A few weeks ago, I enjoyed a dinner at which the topic of conversation was simple: big data.
At one point, the subject of data scientists came up.
"Is there really a shortage?" one person asked.
"It's even worse than people think," another dining companion responded.
"But really, what is data science? It's not like people went to school to major in it," a third chimed in.
"Exactly," the second replied. "Anyone with 'data scientist' on their resume is suspect."
Later on, that same fellow admitted that he had just hired a "superstar" engineer with this very reason in mind.
If you read ZDNet, you know that big data is this year's big buzzword. (OK, it's technically two words, but come on.) Every executive wants to deploy it in their business, even if they're not really sure what it is, how it functions or what it can really do for them. In the enterprise, "big data" is the new social -- meaning it's the word you attach to everything to seem like you're on the cutting edge.
Still, reports of shortages for data scientists -- the wizards to make it all work -- continue. If you thought it was hard to hire away the industry's top software developers, competing for these oracles of insight is exponentially more difficult.
Is it all hype? Are data scientists really necessary (and worth all that trouble)? And for who are they appropriate, really?
I wanted to dig into these questions. So I rung up Stephen Purpura, CEO/CTO of Context Relevant, a Seattle-based company known for its machine learning platform. Purpura recently announced the hiring of three more members of his company's "brain trust," even as he develops a resource to make such people unnecessary for certain kinds of businesses.
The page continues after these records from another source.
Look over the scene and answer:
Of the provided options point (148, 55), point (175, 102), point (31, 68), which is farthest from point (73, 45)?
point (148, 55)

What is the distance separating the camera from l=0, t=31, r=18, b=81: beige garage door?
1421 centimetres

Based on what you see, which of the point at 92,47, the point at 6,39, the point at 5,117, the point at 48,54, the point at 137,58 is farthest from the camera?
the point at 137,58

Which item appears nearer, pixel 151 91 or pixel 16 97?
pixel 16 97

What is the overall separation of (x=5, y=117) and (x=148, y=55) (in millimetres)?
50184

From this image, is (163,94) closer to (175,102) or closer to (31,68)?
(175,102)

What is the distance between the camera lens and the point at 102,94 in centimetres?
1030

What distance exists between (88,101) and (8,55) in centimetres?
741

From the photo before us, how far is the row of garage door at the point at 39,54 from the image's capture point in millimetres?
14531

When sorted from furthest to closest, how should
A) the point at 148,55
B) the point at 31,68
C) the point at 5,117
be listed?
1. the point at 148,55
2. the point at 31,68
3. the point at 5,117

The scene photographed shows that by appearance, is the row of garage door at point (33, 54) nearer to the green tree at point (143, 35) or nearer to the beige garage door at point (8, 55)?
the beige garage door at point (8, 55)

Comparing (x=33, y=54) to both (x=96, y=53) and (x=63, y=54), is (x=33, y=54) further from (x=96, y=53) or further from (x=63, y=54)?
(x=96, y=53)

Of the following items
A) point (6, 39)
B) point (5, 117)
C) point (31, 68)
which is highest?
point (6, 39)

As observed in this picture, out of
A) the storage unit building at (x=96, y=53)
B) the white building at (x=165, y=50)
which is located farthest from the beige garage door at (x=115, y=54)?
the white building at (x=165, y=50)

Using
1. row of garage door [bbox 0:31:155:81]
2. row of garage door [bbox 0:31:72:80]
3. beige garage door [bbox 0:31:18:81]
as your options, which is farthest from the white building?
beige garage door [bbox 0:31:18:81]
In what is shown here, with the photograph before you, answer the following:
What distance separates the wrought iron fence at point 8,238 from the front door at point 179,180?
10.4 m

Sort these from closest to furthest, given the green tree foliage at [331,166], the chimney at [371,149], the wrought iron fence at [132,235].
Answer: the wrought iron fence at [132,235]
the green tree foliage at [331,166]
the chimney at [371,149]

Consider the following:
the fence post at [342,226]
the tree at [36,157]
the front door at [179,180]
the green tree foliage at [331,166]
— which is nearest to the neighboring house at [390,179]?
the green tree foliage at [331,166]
In other words, he's a guy who sits on both sides of the hype spectrum. I spoke with him.
ZDNet: Give us a quick introduction to your company before we dive in.
SP: The company was founded in March 2012. We've been working on this for nearly a decade, the business idea that is the company today.
Back in 2001, during the dot-com bust, I was working for Madrona Venture Group that had [intellectual property] in big data. But we shelved it.
I've spent the last decade trying to bring it back. We formed the company after creating the proof-of-concept and we hit the ground running.
What most vendors do is sell an electric set, dump it on the table, and expect you hire a bunch of experts to put it together and solve the problem. These are people who go from project to project, company to company and make a lot of money. This happens in advertising, or Wall Street. It's highly manual work, and a lot of that knowledge is stored in their heads is not encapsulated in tools. Most projects that are successful these days start from scratch.
It turns out that the problems that Wall Street faces are not that different from those that companies in the Fortune 2000 face. The only difference is that on Wall Street, there's a need for speed because speed is money. So they're the front-runner. The needs of high-traffic websites come after that.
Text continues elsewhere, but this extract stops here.